The championship was contested over a four-round series.

| Round | Name | Circuit | Date | Format | Round winner | Car |
| 1 | Glyn Scott Memorial Trophy | Surfers Paradise | 28 August | One race | John McCormack | McLaren M23 Repco-Leyland |
| 2 | Rothmans 10,000 | Sandown Park | 11 September | One race | Alfredo Costanzo | Lola T332 Chevrolet |
| 3 |  | Calder | 16 October | Two heats | Jon Davison | Lola T332 Chevrolet |
| 4 |  | Phillip Island | 13 November | One race | John Leffler | Lola T400 Chevrolet |

==Points system==
Championship points were awarded on a 9-6-4-3-2-1 basis to the first six place-getters at each round.

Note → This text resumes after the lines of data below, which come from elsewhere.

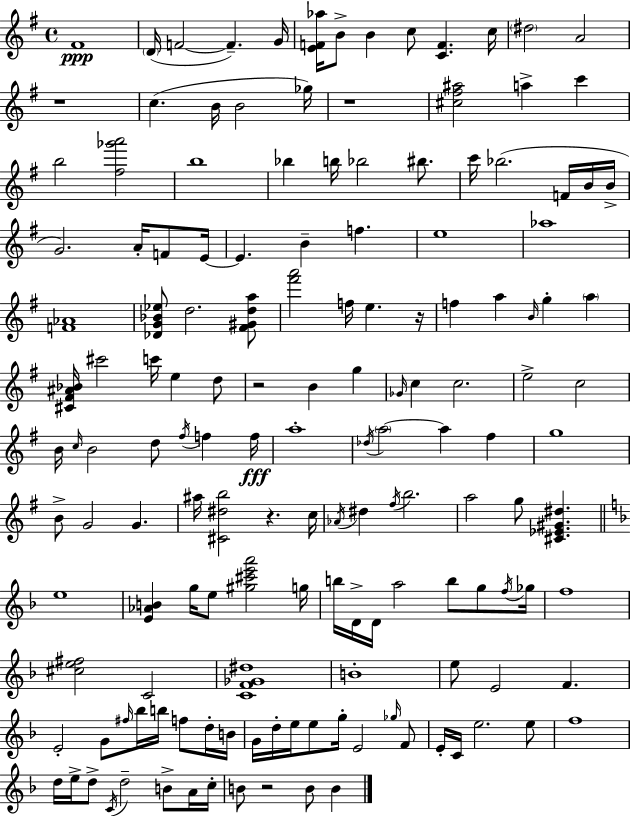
{
  \clef treble
  \time 4/4
  \defaultTimeSignature
  \key e \minor
  fis'1\ppp | \parenthesize d'16( f'2~~ f'4.--) g'16 | <e' f' aes''>16 b'8-> b'4 c''8 <c' f'>4. c''16 | \parenthesize dis''2 a'2 | \break r1 | c''4.( b'16 b'2 ges''16) | r1 | <cis'' fis'' ais''>2 a''4-> c'''4 | \break b''2 <fis'' ges''' a'''>2 | b''1 | bes''4 b''16 bes''2 bis''8. | c'''16 bes''2.( f'16 b'16 b'16-> | \break g'2.) a'16-. f'8 e'16~~ | e'4. b'4-- f''4. | e''1 | aes''1 | \break <f' aes'>1 | <des' g' bes' ees''>8 d''2. <fis' gis' d'' a''>8 | <fis''' a'''>2 f''16 e''4. r16 | f''4 a''4 \grace { b'16 } g''4-. \parenthesize a''4 | \break <cis' fis' ais' bes'>16 cis'''2 c'''16 e''4 d''8 | r2 b'4 g''4 | \grace { ges'16 } c''4 c''2. | e''2-> c''2 | \break b'16 \grace { c''16 } b'2 d''8 \acciaccatura { fis''16 } f''4 | f''16\fff a''1-. | \acciaccatura { des''16 } \parenthesize a''2~~ a''4 | fis''4 g''1 | \break b'8-> g'2 g'4. | ais''16 <cis' dis'' b''>2 r4. | c''16 \acciaccatura { aes'16 } dis''4 \acciaccatura { fis''16 } b''2. | a''2 g''8 | \break <cis' ees' gis' dis''>4. \bar "||" \break \key f \major e''1 | <e' aes' b'>4 g''16 e''8 <gis'' cis''' e''' a'''>2 g''16 | b''16 d'16-> d'16 a''2 b''8 g''8 \acciaccatura { f''16 } | ges''16 f''1 | \break <cis'' e'' fis''>2 c'2 | <c' f' ges' dis''>1 | b'1-. | e''8 e'2 f'4. | \break e'2-. g'8 \grace { fis''16 } bes''16 b''16 f''8 | d''16-. b'16 g'16 d''16-. e''16 e''8 g''16-. e'2 | \grace { ges''16 } f'8 e'16-. c'16 e''2. | e''8 f''1 | \break d''16 e''16-> d''8-> \acciaccatura { c'16 } d''2-- | b'8-> a'16 c''16-. b'8 r2 b'8 | b'4 \bar "|."
}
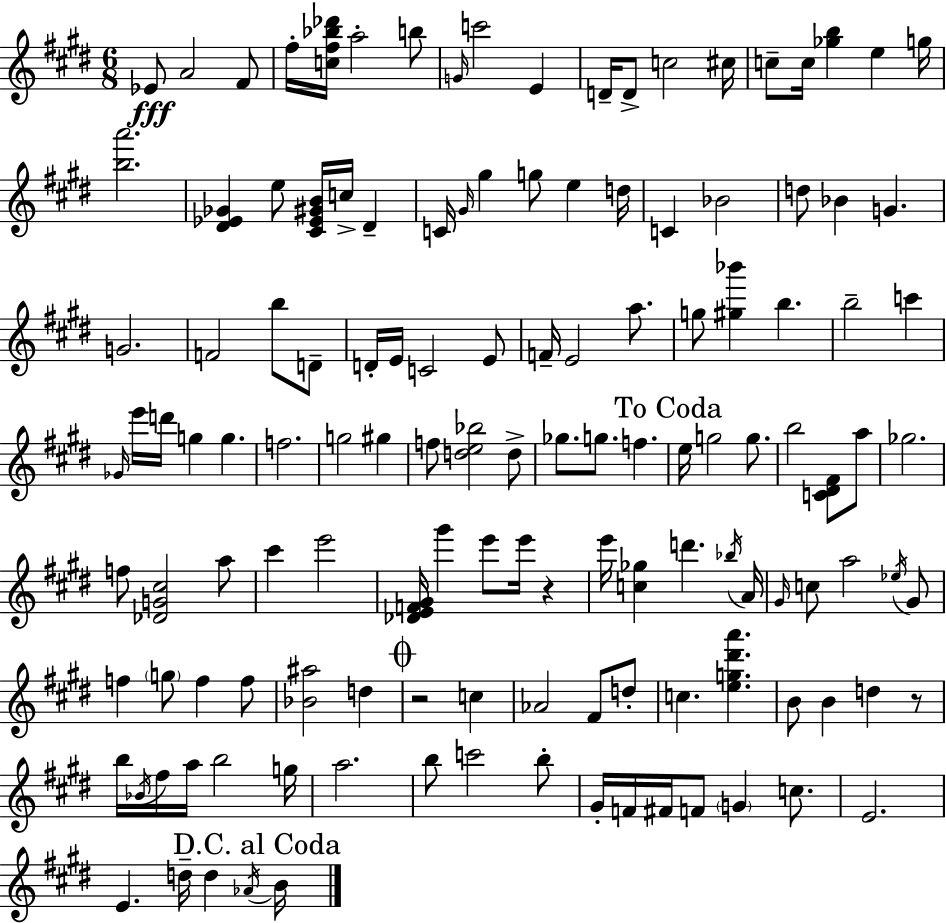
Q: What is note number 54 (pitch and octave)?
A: G#5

Where a round was contested over two heats, points were allocated on a 20-16-13-11-10-9-8-7-6-5-4-3-2-1 basis to the first 14 place-getters in each heat.
The six drivers attaining the highest aggregate from both heats were then awarded the championship points for that round.
Where more than one driver attained the same total, the relevant placing was awarded to the driver who was higher placed in the last heat.

==Championship standings==

| Position | Driver | No. | Car | Entrant | Sur. | San. | Cal. | Phi. | Total |
| 1 | John McCormack | 77 | McLaren M23 Repco-Leyland | Budget F1 Team | 9 | - | 6 | 4 | 19 |
| 2 | John Leffler | 1 | Lola T400 Chevrolet | Grace Bros. Racing | 4 | 3 | - | 9 | 16 |
| 3 | Alan Hamilton | 9 | Lola T430 Chevrolet | Alan Hamilton | - | 6 | 3 | 6 | 15 |
| 4 | Alfredo Costanzo | 84 | Lola T332 Chevrolet | Auto Sprint Motors | - | 9 | 4 | - | 13 |
| 5 | Jon Davison | 4 | Lola T332 Chevrolet | Jon Davison | - | - | 9 | - | 9 |
| 6 | Kevin Bartlett | 5 | Lola T400 Chevrolet | Kevin Bartlett | 3 | 4 | - | 1 | 8 |
| 7 | Garrie Cooper | 12 | Elfin MR8 Chevrolet | Ansett Team Elfin | 6 | - | - | - | 6 |
| = | Peter Edwards | 11 | Lola T332 Chevrolet | P.J. Edwards | - | 2 | 1 | 3 | 6 |
| 9 | Terry Hook | 15 | Lola T332 Chevrolet | Terry Hook | 2 | - | 2 | - | 4 |
| 10 | Chas Talbot | 17 & 20 | Begg FM5 Chevrolet | Chas Talbot | 1 | 1 | - | - | 2 |
| = | Graeme Smith |  | Birrana 274 Ford | Graeme Smith Trucks | - | - | - | 2 | 2 |

==Championship name==
Sources vary as to the actual name of the championship.
- The 1977 CAMS Manual of Motor Sport refers to the Australian Formula 1 Championship - Gold Star Award, stating that "The phrase "Australian Champion Driver" shall be reserved exclusively for the winner of the CAMS Gold Star".
- Australian Competition Yearbook, 1978 Edition uses the term Australian Drivers' Championship.
- Historical records published by CAMS use the term Australian Drivers' Championship.